Desigualdade e Falta de Protagonismo Econômico
Durante um evento realizado na última terça-feira (14), o ex-prefeito de Salvador e pré-candidato ao governo da Bahia, ACM Neto, fez uma análise contundente sobre a situação econômica do estado, destacando um paradoxo gritante: a Bahia, embora tenha um grande potencial de desenvolvimento, continua enfrentando altos índices de pobreza e desigualdade social sob a gestão do Partido dos Trabalhadores (PT). Neto, que está competindo pelo cargo em um futuro pleito, apontou que a Bahia não só perdeu seu protagonismo econômico na região Nordeste, mas também carece de um projeto sustentável que possa revitalizar suas perspectivas de crescimento. “Nós temos hoje um estado rico com um povo pobre. A Bahia tem o maior número de pessoas que vivem abaixo da linha da miséria de todo o Brasil. Recentemente, uma pesquisa do IBGE revelou que a renda média per capita da população baiana é a segunda pior do país, superando apenas o Maranhão”, afirmou Neto.

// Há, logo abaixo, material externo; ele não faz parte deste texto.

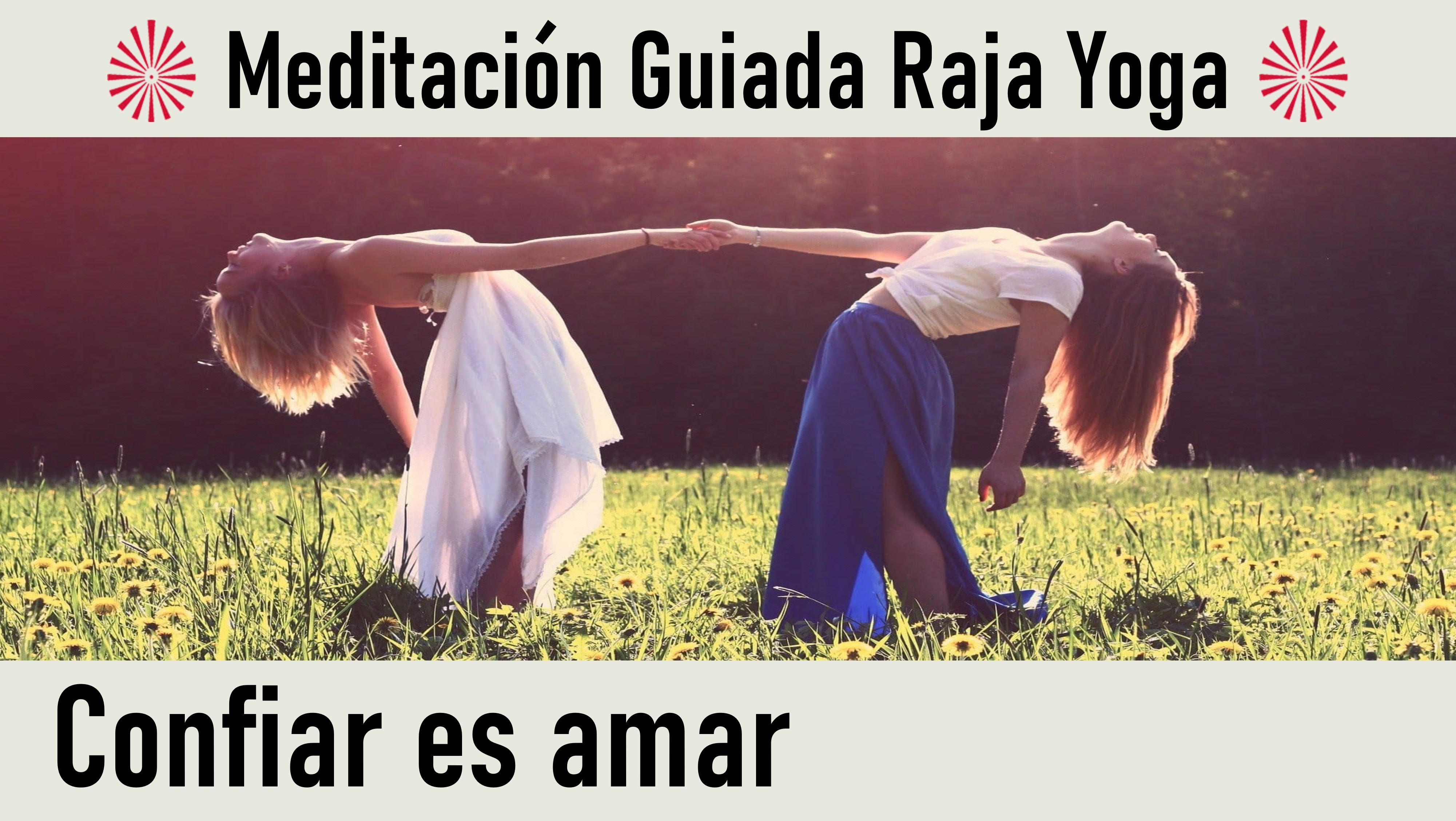 Meditación Raja Yoga: Confiar es amar (26 Mayo 2020) On-line desde Sevilla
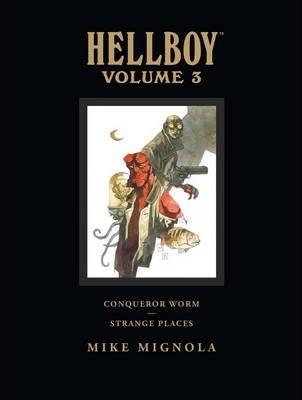 Hellboy Library Volume 3: Conqueror Worm And Strange Places By:Mignola, Mike Eur:14,62 Ден2:2799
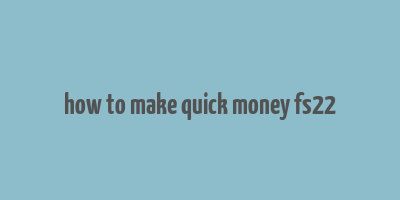 how to make quick money fs22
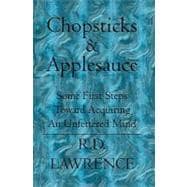 Chopsticks and Applesauce : Some First Steps Toward Acquiring an Unfettered Mind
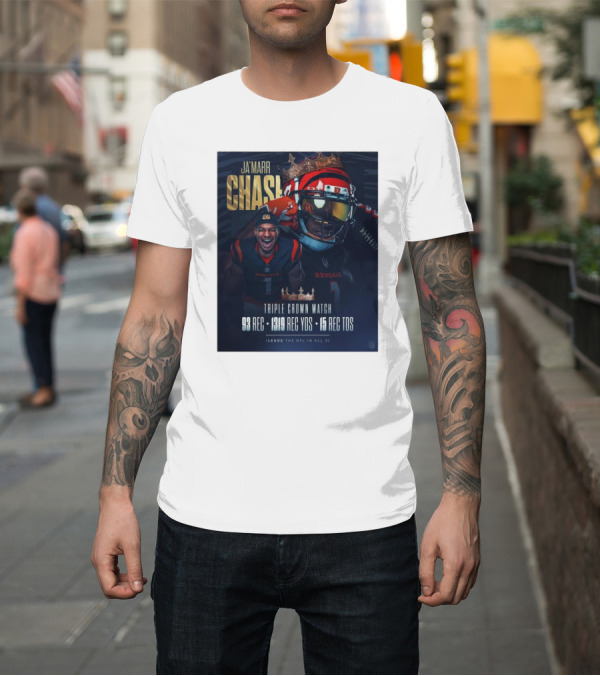 Shirt: Ja'Marr Chase Triple Crown Watch Cincinnati Bengals 93 Rec 1319 Rec Yds 15 Rec Tds Leads NFL T-Shirt Ja'Marr Chase Triple Crown Watch Cincinnati Bengals 93 Rec 1319 Rec Yds 15 Rec Tds Leads NFL T-Shirt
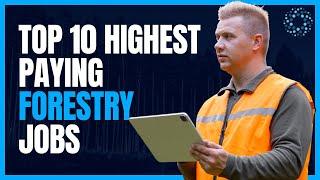 Top 10  Highest Paying Forestry Jobs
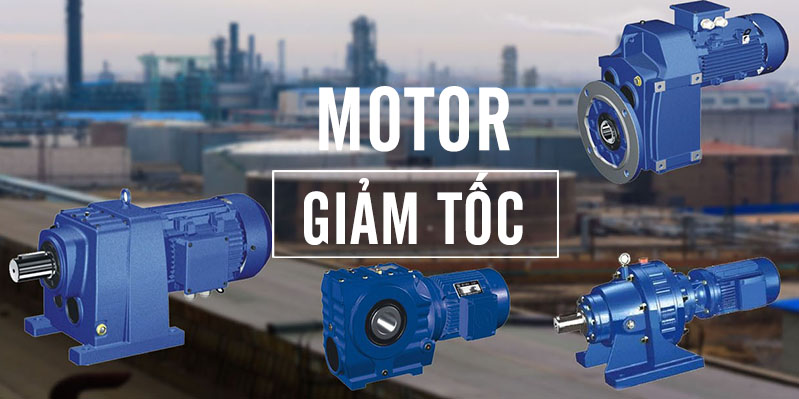 Bảng giá Motor giảm tốc 3 pha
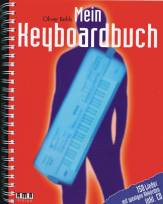 Mein Keyboardbuch - 150 Lieder mit wenigen Akkorden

Aumento do Endividamento das Famílias
Em sua fala, o pré-candidato também abordou questões como a perda do poder de compra da população e o crescente endividamento das famílias. “É alarmante como o fim do mês chega rápido. No quinto dia, muitas pessoas já se vêem sem dinheiro e precisam recorrer a empréstimos para conseguir se manter”, destacou. Essa situação reflete um cenário onde as políticas econômicas estaduais não estão atendendo às necessidades da população mais vulnerável.

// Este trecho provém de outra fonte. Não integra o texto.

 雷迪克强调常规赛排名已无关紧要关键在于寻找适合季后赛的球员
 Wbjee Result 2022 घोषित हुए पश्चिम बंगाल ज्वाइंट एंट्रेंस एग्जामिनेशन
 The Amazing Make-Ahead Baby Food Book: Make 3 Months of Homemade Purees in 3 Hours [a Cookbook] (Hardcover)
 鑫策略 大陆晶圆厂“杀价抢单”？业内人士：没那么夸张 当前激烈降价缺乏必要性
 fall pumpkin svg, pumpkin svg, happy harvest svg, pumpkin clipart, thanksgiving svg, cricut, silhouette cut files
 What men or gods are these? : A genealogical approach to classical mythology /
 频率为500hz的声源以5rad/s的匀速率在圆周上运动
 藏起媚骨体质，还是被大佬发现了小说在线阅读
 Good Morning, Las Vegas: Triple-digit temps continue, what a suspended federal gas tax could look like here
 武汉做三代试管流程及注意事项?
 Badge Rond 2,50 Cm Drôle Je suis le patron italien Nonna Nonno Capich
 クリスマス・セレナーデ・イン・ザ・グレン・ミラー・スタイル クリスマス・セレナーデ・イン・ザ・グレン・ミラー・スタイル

Crítica à Gestão Atual e ao Futuro da Bahia
ACM Neto não hesitou em criticar a atual gestão estadual, liderada por Jerônimo Rodrigues (PT), afirmando que a administração tem falhado em alavancar setores-chave da economia baiana, como turismo, agronegócio, mineração e a industrialização do interior. Ele questionou a inexistência de um plano claro para o desenvolvimento econômico da Bahia, perguntando: “Qual é o plano de desenvolvimento econômico para o estado? Não existe. O que temos feito para explorar nossas vocações? Cadê as obras de infraestrutura e logística? Onde está o processo de industrialização no interior?”. Essas interrogações refletiram sua visão de que a falta de um direcionamento claro tem prejudicado o potencial de crescimento do estado ao longo dos últimos 20 anos de administrações petistas.
Um Chamado à Mudança Política
Por último, Neto enfatizou a necessidade de mudança, sugerindo que o ciclo de 20 anos do PT à frente do governo baiano chegou ao seu limite. “O que estamos vivendo na Bahia é um estado grande e forte, mas com um governo que não corresponde mais às expectativas da população”, criticou. Ele propôs a criação de um plano de desenvolvimento focado na interiorização, atraindo empresas e criando oportunidades fora da Região Metropolitana de Salvador. Neto afirmou: “Queremos desenvolver o interior, identificar as vocações de cada região, levar trabalho ao homem do campo e fazer com que as empresas voltem a acreditar nas potencialidades do interior. O emprego precisa ser uma realidade em toda a Bahia, e não apenas nas áreas metropolitanas.”